The Black Cats have won just one of the 10 Barclays Premier League games they have contested since the England striker headed for Aston Villa in a £24million transfer, and taken a solitary point from the last nine to slip to within five points of the relegation zone.
They have scored only nine goals in the process and just two of them have come from big-money summer signing Asamoah Gyan.
However, while many commentators have pointed to Bent's untimely departure and Sunderland's decision not to replace him, even with a stop-gap signing, as the pivotal moment, Bruce insists their problems have been at the back rather than up front.
He said: "For me, when we were successful, the reason was our back lot. Our back lot was rock solid, we didn't give much away.
"Certainly when [Michael] Turner and [Titus] Bramble were in tandem, we kept four or five clean sheets at that particular time, and that hasn't happened since.
"For me, rather than up the front end, the one area where you need to be rock solid and create partnerships is at the back.
"You need that spine of your team and unfortunately, it hasn't really happened.
"But it is what it is. I can stand here and try to make excuses, but it is what it is.
"It isn't going to get any better - it certainly doesn't look as if it is going to get any better for this season - so we have to live with it, get over the over the line and address everything and analyse everything and understand the reasons why better than we are doing at the moment."
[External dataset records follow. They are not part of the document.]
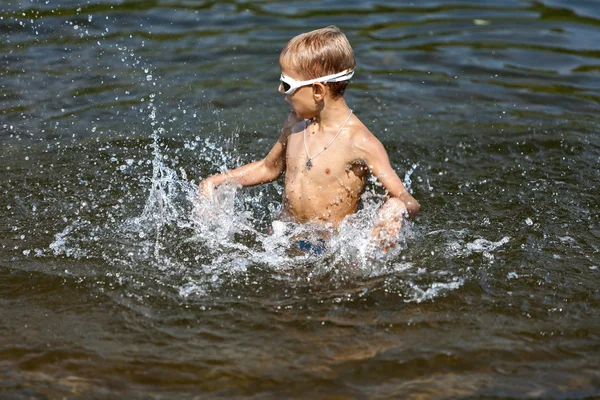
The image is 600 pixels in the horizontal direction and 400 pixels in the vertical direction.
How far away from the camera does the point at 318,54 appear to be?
4.67 metres

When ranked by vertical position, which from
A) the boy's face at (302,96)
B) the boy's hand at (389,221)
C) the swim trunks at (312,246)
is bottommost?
the swim trunks at (312,246)

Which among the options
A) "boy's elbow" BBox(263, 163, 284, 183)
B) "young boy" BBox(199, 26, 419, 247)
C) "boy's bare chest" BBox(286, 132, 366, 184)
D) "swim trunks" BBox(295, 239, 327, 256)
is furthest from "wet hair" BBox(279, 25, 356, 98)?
"swim trunks" BBox(295, 239, 327, 256)

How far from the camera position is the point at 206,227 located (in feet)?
17.5

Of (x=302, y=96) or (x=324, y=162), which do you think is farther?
(x=324, y=162)

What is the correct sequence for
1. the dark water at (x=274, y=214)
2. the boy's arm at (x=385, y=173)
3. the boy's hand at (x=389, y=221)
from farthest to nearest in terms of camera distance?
the boy's arm at (x=385, y=173) < the boy's hand at (x=389, y=221) < the dark water at (x=274, y=214)

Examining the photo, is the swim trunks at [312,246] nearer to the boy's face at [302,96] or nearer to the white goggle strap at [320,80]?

Bruce's argument has some merit - his side have conceded 24 goals in its last 10 games with a creditable 0-0 draw at Arsenal on March 5 their only clean sheet.
Both Bramble and Turner have missed large parts of the season with knee injuries - indeed, the former may not play again before the end of the campaign with a cartilage problem - while loan signing John Mensah's fragility has become a constant and costly theme.
However, they have also been hit hard in attack with Fraizer Campbell having managed only four appearances this season and facing the possibility of sitting out much of the next, while Danny Welbeck, having just returned from a knee injury, damaged a hamstring in Saturday's 2-0 defeat at Birmingham.
Bruce has found himself in the difficult position of trying not to make his lengthy casualty list an excuse, but at the same time having to piece together a team from walking wounded and youngsters who in an ideal world, would be introduced more gradually.
He said: "I can only try to give reasons for why we are where we are at the moment.
"For instance, one statistic is Turner and Bramble have played together eight times and we have lost once.
"Now we know even Chelsea with [Frank] Lampard missing are not quite the same; Manchester United when they are without [Nemanja] Vidic and [Rio] Ferdinand, not quite the same.
"Unfortunately, we have not been able to cope with the loss of so many for so long. It's caught up with us.
"We haven't been able to cope with having six or seven missing week in and week out."